## About this task
Please reproduce the listing from the start through the line holding "英子独家定制旗袍图片：英子造型", inclusive, swapping "高中" for "初中" and leaving everything else unchanged.

## Material for the task
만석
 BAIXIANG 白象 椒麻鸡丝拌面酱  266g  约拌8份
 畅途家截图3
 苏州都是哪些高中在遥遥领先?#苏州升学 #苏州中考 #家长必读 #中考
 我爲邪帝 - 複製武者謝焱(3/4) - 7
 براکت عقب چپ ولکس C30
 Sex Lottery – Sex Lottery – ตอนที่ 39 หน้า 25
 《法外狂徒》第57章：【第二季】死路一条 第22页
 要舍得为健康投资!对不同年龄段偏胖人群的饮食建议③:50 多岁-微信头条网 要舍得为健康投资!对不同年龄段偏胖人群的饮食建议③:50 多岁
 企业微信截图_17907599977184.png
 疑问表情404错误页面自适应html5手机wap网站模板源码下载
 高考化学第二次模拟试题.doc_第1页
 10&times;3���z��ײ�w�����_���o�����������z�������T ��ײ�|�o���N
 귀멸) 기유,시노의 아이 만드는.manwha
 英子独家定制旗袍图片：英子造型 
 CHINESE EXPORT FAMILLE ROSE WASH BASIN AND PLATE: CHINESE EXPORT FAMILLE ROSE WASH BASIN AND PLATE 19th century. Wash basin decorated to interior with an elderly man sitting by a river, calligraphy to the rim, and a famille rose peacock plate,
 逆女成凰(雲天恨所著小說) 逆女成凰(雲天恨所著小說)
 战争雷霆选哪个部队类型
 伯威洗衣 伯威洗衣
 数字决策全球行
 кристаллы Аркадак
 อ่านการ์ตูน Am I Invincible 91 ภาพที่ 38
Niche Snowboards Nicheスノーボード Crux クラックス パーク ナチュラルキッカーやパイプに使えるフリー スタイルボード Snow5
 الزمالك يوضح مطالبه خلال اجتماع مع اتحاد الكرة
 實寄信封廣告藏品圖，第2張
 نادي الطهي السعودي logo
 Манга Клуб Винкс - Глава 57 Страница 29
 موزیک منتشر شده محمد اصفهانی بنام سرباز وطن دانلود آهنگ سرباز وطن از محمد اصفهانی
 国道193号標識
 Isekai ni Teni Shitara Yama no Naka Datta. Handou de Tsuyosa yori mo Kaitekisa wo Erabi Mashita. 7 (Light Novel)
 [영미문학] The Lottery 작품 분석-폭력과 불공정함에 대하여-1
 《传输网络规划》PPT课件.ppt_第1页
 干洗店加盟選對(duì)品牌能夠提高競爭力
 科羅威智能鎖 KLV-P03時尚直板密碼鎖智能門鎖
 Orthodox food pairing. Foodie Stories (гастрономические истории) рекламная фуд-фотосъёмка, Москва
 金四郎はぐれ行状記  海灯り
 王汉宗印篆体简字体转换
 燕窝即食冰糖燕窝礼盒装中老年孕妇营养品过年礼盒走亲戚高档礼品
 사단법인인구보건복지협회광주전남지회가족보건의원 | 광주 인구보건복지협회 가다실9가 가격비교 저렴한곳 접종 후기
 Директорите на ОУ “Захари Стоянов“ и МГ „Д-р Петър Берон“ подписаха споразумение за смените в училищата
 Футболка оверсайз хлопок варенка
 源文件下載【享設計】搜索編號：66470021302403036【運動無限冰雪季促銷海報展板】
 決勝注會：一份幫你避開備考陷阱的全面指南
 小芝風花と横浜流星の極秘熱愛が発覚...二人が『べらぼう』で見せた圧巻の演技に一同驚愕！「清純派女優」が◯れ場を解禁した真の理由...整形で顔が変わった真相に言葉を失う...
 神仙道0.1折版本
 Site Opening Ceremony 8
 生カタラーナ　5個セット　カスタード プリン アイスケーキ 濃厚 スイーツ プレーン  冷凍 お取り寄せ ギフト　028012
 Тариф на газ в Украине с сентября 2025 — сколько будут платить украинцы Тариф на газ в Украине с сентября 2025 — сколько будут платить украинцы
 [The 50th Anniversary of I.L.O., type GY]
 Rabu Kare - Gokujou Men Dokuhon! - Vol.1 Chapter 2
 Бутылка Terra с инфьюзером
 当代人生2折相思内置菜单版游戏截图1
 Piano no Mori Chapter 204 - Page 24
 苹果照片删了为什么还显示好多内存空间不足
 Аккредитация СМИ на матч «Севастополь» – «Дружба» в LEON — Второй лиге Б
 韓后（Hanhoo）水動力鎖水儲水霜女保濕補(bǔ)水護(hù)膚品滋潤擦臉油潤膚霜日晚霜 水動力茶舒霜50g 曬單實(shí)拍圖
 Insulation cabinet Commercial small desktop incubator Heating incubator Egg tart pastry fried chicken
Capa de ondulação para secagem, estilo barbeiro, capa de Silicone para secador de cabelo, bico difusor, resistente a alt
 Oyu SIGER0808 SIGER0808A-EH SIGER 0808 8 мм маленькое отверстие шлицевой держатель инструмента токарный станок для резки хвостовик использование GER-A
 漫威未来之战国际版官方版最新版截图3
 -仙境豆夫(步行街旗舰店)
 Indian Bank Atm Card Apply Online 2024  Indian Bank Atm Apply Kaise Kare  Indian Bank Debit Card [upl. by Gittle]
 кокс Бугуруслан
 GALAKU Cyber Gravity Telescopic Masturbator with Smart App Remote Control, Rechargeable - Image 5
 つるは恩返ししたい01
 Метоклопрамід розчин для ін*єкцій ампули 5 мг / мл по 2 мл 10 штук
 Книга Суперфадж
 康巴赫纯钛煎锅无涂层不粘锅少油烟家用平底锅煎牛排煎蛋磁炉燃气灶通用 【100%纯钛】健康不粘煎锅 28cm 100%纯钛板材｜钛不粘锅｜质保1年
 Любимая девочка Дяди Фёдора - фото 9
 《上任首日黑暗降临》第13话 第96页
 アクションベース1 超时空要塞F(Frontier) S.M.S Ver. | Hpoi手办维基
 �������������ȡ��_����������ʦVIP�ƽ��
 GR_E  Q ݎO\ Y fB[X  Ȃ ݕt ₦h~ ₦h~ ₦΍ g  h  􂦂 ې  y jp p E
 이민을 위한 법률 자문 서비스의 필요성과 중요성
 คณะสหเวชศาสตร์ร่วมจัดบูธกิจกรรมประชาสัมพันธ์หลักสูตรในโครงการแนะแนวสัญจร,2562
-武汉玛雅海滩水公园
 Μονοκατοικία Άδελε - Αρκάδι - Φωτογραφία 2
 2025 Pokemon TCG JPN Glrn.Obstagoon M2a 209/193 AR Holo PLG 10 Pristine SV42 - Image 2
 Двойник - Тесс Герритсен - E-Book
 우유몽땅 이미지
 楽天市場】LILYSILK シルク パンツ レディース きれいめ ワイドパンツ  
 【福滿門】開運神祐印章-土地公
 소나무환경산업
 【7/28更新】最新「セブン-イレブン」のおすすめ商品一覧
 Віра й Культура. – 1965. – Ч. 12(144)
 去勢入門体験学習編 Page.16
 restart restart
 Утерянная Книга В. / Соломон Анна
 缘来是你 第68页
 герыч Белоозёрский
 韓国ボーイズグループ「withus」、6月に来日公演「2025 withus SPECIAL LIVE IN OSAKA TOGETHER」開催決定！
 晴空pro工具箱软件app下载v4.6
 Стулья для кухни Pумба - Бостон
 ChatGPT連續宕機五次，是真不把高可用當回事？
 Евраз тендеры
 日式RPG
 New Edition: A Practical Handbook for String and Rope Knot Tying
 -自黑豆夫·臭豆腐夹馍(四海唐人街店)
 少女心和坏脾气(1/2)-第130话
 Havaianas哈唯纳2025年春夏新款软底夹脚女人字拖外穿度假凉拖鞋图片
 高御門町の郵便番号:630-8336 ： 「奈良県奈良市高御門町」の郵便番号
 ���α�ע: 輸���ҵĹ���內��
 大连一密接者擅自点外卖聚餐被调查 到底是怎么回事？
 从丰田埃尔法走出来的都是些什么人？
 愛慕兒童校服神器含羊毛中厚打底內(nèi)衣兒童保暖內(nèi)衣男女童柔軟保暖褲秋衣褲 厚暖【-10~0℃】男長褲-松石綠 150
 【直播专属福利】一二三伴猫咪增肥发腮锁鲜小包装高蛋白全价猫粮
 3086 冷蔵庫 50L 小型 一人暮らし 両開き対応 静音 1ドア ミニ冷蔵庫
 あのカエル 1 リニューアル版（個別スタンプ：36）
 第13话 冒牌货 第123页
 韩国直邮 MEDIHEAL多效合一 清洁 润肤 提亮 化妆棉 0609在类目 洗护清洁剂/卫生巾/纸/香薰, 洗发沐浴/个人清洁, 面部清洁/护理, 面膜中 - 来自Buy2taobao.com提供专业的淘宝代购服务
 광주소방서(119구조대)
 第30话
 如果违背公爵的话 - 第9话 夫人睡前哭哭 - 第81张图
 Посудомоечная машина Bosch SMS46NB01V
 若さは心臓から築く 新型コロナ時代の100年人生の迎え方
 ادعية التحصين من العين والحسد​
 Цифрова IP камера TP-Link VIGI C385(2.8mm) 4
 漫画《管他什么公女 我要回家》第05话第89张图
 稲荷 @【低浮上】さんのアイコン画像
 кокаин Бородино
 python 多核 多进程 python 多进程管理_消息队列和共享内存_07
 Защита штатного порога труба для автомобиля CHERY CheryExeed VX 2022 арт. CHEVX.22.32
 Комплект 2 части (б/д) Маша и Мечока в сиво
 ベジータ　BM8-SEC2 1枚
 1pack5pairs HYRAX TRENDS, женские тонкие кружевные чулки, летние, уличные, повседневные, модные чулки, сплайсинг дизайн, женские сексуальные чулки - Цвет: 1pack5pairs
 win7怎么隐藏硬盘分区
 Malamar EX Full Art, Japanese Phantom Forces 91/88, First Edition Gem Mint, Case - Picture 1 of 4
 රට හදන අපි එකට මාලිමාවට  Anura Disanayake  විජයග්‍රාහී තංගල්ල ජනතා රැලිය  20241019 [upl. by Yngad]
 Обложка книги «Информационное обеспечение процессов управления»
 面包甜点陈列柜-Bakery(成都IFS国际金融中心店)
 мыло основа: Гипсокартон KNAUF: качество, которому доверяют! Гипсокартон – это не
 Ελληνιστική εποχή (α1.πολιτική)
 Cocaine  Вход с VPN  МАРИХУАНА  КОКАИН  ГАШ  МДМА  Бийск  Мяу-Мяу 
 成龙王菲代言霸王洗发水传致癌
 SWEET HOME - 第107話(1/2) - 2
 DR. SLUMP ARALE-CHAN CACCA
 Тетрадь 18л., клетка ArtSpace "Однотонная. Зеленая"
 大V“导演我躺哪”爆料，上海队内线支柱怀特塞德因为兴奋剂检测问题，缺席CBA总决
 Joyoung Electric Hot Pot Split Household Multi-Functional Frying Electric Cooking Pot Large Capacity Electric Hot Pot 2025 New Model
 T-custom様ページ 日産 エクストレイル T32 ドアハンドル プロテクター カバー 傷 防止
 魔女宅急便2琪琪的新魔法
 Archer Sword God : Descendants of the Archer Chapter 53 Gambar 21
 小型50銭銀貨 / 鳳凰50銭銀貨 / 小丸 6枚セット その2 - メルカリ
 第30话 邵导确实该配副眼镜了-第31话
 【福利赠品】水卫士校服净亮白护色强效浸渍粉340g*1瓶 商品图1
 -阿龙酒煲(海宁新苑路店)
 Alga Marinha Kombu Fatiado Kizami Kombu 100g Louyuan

## Solution to this exercise
만석
 BAIXIANG 白象 椒麻鸡丝拌面酱  266g  约拌8份
 畅途家截图3
 苏州都是哪些初中在遥遥领先?#苏州升学 #苏州中考 #家长必读 #中考
 我爲邪帝 - 複製武者謝焱(3/4) - 7
 براکت عقب چپ ولکس C30
 Sex Lottery – Sex Lottery – ตอนที่ 39 หน้า 25
 《法外狂徒》第57章：【第二季】死路一条 第22页
 要舍得为健康投资!对不同年龄段偏胖人群的饮食建议③:50 多岁-微信头条网 要舍得为健康投资!对不同年龄段偏胖人群的饮食建议③:50 多岁
 企业微信截图_17907599977184.png
 疑问表情404错误页面自适应html5手机wap网站模板源码下载
 高考化学第二次模拟试题.doc_第1页
 10&times;3���z��ײ�w�����_���o�����������z�������T ��ײ�|�o���N
 귀멸) 기유,시노의 아이 만드는.manwha
 英子独家定制旗袍图片：英子造型 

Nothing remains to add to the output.